TheCorporateCounsel.net

April 5, 2011

Shareholder Proposals: KBR Wins Lawsuit Against Chevedden Over Eligibility

As I have blogged back in January, KBR filed a lawsuit in the Federal District Court for the Southern District of Texas seeking a declaratory judgment that would allow the company to exclude a shareholder proposal submitted by John Chevedden due to his alleged lack of eligibility. Yesterday, the court ruled in KBR’s favor, upholding the Apache decision from last year (which had been filed in the exact same court). We have posted the court’s memorandum and order in our “Shareholder Proposals” Practice Area.

Like Apache, KBR filed a lawsuit rather than attempt to exclude the proposal through the normal SEC channels (and thus challenging the Hain Celestial position of the Staff regarding the use of introductory letters from brokers as evidence of ownership under Rule 14a-8(b)).

Dodd-Frank: A Rulemaking Progress Report

Check out this nifty progress report from Davis Polk regarding all of the various agencies engaged in Dodd-Frank rulemaking.
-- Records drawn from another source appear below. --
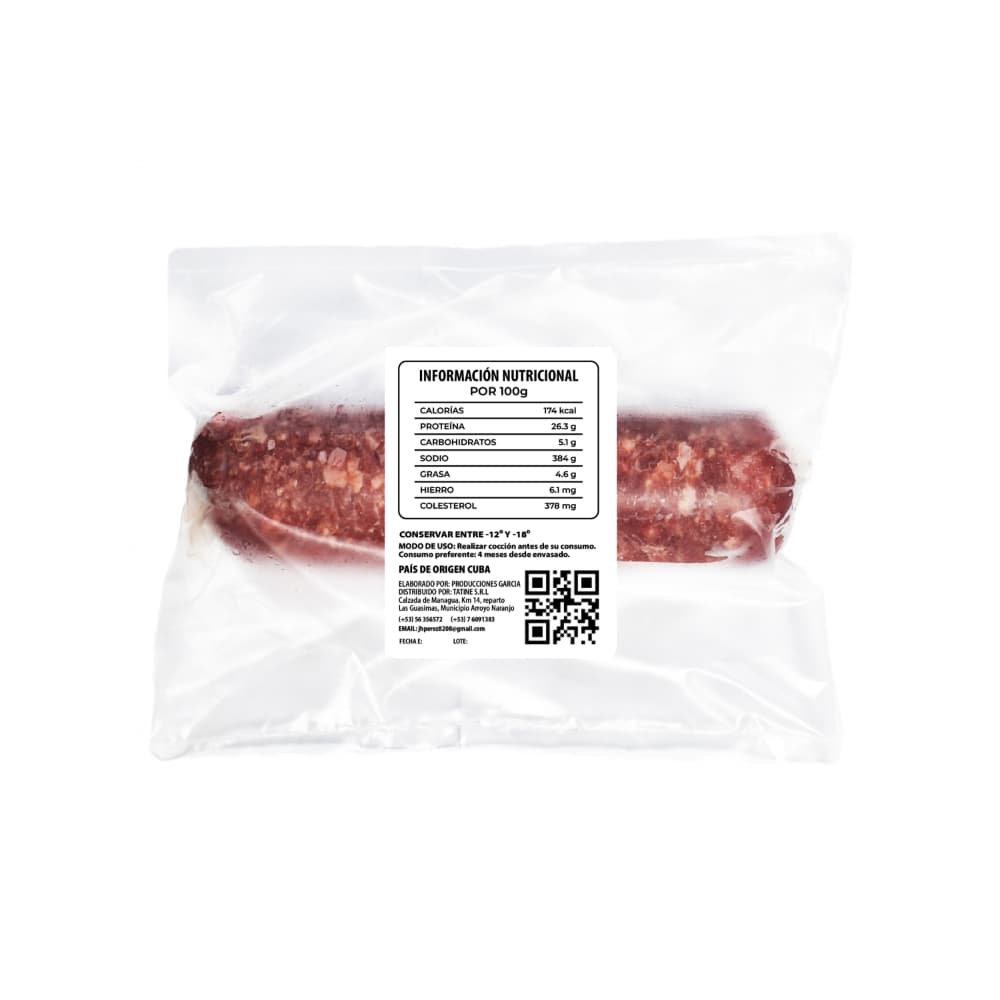Picadillo de res Campo Vivo (10 x 750 g / 1.65 lb) - Miniatura 3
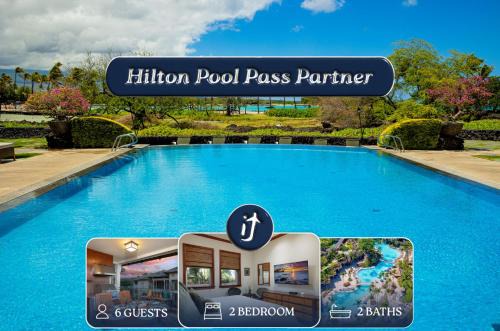 Waikoloa House | Relaxing Hilton Kolea Penthouse with Pool Access Included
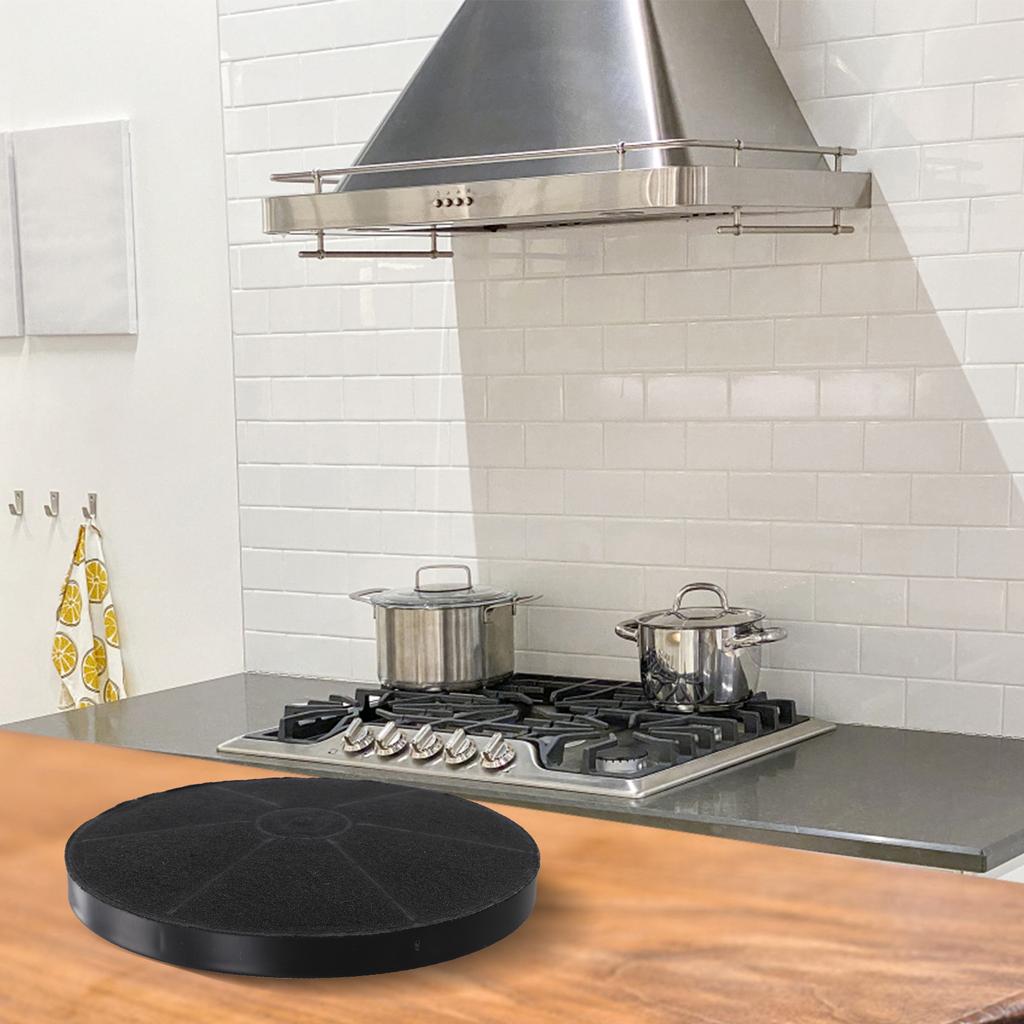 Кухонный фильтр Вытяжка Фильтр из активированного угля 175мм*175мм*15мм Фильтр Вытяжка Фильтр из активированного угля Сетка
The charts help tell a story…

How Many Chiefs of Corp Fin’s Office of International Corporate Finance? Four

Last month, I posted a poll asking how many Chiefs of OICF have there been over the years. 14% guessed the correct number of four (23% guessed two; 23% guessed three; 22% guessed five; and 17% guessed 67). The four consist of Carl Bodolus (’73-’88), Sara Hanks (’88-’90), Rich Kosnik (’90-’93) and Paul Dudek (’93-current).

I received quite a few emails from folks remembering Carl, the founder of the office, including the fact that he was an incessant chain smoker that he literally lit one cigarette with the last vestiges of the prior cigarette (those were the days when smoking anywhere in the building was permitted).

In his “Proxy Disclosure Blog,” Mark Borges gives us the latest say-when-on-pay stats: with 1349 companies filing their proxies, 42% triennial; 4% biennial; 51% annual; and 4% no recommendation.